All three leads commanded strong singing voices and portrayed their character with aplomb. Beck’s Percy delivered plenty of punchlines to keep the audience entertained. (The man sure likes his lace.) And I particularly enjoyed Jeffrey Whitlock in twin minor roles as the Prince of Wales and Robbespierre, and Whitlock’s comedic timing and delivery were perfect for generating laughs. I would’ve liked to have seen more of him and Nathan Kremin, the most natural and believable actor onstage as Marguerite’s little brother Armand.
This stage production (directed by John J. Sweeney) differs a fair amount from the beloved 1982 film. For one, there doesn’t seem to be nearly as much action. There are only a couple rescues, and most of the musical takes place in the British Isles. I found myself yearning to return to France where the excitement was. A tremendous amount of time is also spent on the Percy-Marguerite-Chauvelin love triangle, which usually involves characters standing still and singing about their feelings.
Also in the mix is Percy’s band of merry men: 10 English aristocrats that he recruits to his cause. Their cover is to go into France as clueless dandies looking for a good time. Apparently even when the streets were running red with blood, there was still plenty of fine clothing to buy. While it’s funny to see them play dress-up and sing silly songs in England, it seems like they could save some heads if they’d cut down the antics a bit and just head to France. And aren’t overly rich aristocrats the people revolutionaries are looking for in the first place?
The production is technically sound, as is standard at the Hale. The mechanized, modular stage continues to astound as one of the state’s theatrical treasures. Although, all I can think during the performance is that it’s only a matter of time until a cast member falls right down one of those enormous holes or gets paralyzed by a moving set piece. The thing I can’t figure out is why the Hale chose to build such an opulent theater complete with 17-foot tall bronze jester and video billboards that wink at you like something out of Harry Potter, yet completely forgo live music. Is there no space for an orchestra in the bowels of the stage’s cavernous belly? Or would they also be flattened by a descending piece of carousel?

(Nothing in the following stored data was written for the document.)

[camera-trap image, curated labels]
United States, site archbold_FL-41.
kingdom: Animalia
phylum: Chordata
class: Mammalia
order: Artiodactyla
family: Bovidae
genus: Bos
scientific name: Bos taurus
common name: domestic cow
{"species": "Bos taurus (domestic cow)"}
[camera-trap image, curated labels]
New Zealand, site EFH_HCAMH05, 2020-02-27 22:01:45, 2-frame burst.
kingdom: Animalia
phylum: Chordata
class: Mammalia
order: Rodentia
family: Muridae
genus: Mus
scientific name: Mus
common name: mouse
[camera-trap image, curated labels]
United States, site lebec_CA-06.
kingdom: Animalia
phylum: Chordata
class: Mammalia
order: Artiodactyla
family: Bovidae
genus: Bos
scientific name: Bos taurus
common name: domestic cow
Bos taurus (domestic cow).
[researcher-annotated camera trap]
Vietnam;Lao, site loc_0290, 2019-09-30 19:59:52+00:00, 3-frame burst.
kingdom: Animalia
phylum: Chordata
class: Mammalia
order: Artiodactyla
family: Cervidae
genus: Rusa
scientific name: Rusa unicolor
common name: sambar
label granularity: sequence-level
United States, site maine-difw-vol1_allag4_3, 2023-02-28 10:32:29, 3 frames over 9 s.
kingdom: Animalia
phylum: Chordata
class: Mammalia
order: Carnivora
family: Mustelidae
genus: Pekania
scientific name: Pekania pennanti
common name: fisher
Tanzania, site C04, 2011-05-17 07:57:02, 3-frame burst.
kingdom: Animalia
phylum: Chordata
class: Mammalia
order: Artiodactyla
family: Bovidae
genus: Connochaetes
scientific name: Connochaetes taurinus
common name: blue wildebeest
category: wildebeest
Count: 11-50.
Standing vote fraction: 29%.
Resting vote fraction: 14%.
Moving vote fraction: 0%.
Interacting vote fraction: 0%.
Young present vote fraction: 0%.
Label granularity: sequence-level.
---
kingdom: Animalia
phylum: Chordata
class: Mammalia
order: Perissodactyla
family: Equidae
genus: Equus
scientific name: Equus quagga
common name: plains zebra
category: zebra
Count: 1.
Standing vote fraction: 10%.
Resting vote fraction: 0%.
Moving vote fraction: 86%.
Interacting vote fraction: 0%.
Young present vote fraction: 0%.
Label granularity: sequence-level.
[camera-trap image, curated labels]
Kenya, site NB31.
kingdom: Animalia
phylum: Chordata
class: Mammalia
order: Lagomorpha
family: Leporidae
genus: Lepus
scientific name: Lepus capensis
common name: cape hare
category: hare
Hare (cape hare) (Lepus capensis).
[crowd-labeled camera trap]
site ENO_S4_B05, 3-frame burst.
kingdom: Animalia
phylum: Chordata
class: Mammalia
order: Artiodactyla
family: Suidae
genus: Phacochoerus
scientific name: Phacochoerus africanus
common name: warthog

In the pantheon of productions at the new Hale, this show is on par with the recent production of The Music Man. It is neither a breathtaking success like Tuck Everlasting or Aida, nor a complete miss like Cash on Delivery. No, this is a very well produced non-Equity production of a familiar show with quality acting, singing and stage elements. In other words, right on par with what the Hale Centre Theatre is known for. Maybe it was just my seat in the back row, but I do find it hard to recommend at $40-44 for an adult ticket. Then again, practically the entire audience gave it a standing ovation, so what do I know?